## [Prompt]
Can you give the entries again from the first line through the line with "crack in pavement [1051, 807, 1270, 952]", changing "defective" to "faulty" and leaving everything else the same?

## [Data for this task]
— Start —

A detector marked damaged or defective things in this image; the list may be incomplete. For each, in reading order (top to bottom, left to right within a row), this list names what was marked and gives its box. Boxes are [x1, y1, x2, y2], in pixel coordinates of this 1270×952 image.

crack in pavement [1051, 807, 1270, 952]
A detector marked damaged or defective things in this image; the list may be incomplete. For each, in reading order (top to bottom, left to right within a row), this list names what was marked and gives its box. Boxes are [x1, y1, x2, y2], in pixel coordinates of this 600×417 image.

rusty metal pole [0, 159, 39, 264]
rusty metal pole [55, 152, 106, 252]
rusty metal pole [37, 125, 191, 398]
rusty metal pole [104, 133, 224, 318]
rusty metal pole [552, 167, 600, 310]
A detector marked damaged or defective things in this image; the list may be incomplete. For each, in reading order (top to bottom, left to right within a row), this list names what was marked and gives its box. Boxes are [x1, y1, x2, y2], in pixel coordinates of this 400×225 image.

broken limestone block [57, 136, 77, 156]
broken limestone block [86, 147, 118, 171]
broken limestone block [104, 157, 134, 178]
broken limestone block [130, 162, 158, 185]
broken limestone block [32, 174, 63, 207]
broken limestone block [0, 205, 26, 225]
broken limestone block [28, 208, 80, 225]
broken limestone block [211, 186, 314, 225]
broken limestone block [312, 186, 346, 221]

— End —

## [Right answer]
A detector marked damaged or faulty things in this image; the list may be incomplete. For each, in reading order (top to bottom, left to right within a row), this list names what was marked and gives its box. Boxes are [x1, y1, x2, y2], in pixel coordinates of this 1270×952 image.

crack in pavement [1051, 807, 1270, 952]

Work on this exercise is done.